-- Opening Marker --
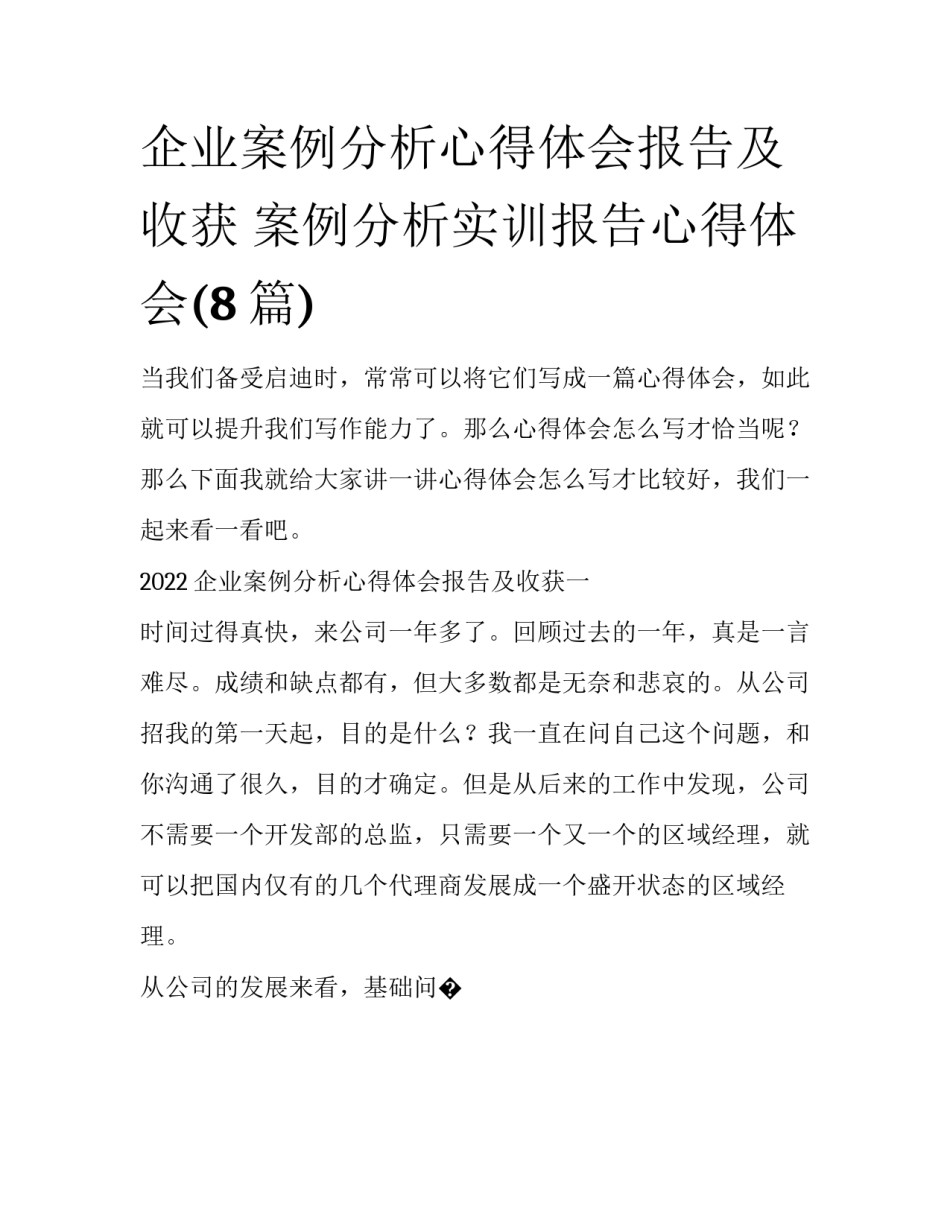 企业案例分析心得体会报告及收获 案例分析实训报告心得体会(8 篇)

当我们备受启迪时，常常可以将它们写成一篇心得体会，如此就可以提升我们写作能力了。那么心得体会怎么写才恰当呢？那么下面我就给大家讲一讲心得体会怎么写才比较好，我们一起来看一看吧。

2022 企业案例分析心得体会报告及收获一

时间过得真快，来公司一年多了。回顾过去的一年，真是一言难尽。成绩和缺点都有，但大多数都是无奈和悲哀的。从公司招我的第一天起，目的是什么？我一直在问自己这个问题，和你沟通了很久，目的才确定。但是从后来的工作中发现，公司不需要一个开发部的总监，只需要一个又一个的区域经理，就可以把国内仅有的几个代理商发展成一个盛开状态的区域经理。

从公司的发展来看，基础问�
-- Closing Marker --
All of the data should come back exactly as written, but without pictures.

 企业案例分析心得体会报告及收获 案例分析实训报告心得体会(8 篇)

当我们备受启迪时，常常可以将它们写成一篇心得体会，如此就可以提升我们写作能力了。那么心得体会怎么写才恰当呢？那么下面我就给大家讲一讲心得体会怎么写才比较好，我们一起来看一看吧。

2022 企业案例分析心得体会报告及收获一

时间过得真快，来公司一年多了。回顾过去的一年，真是一言难尽。成绩和缺点都有，但大多数都是无奈和悲哀的。从公司招我的第一天起，目的是什么？我一直在问自己这个问题，和你沟通了很久，目的才确定。但是从后来的工作中发现，公司不需要一个开发部的总监，只需要一个又一个的区域经理，就可以把国内仅有的几个代理商发展成一个盛开状态的区域经理。

从公司的发展来看，基础问�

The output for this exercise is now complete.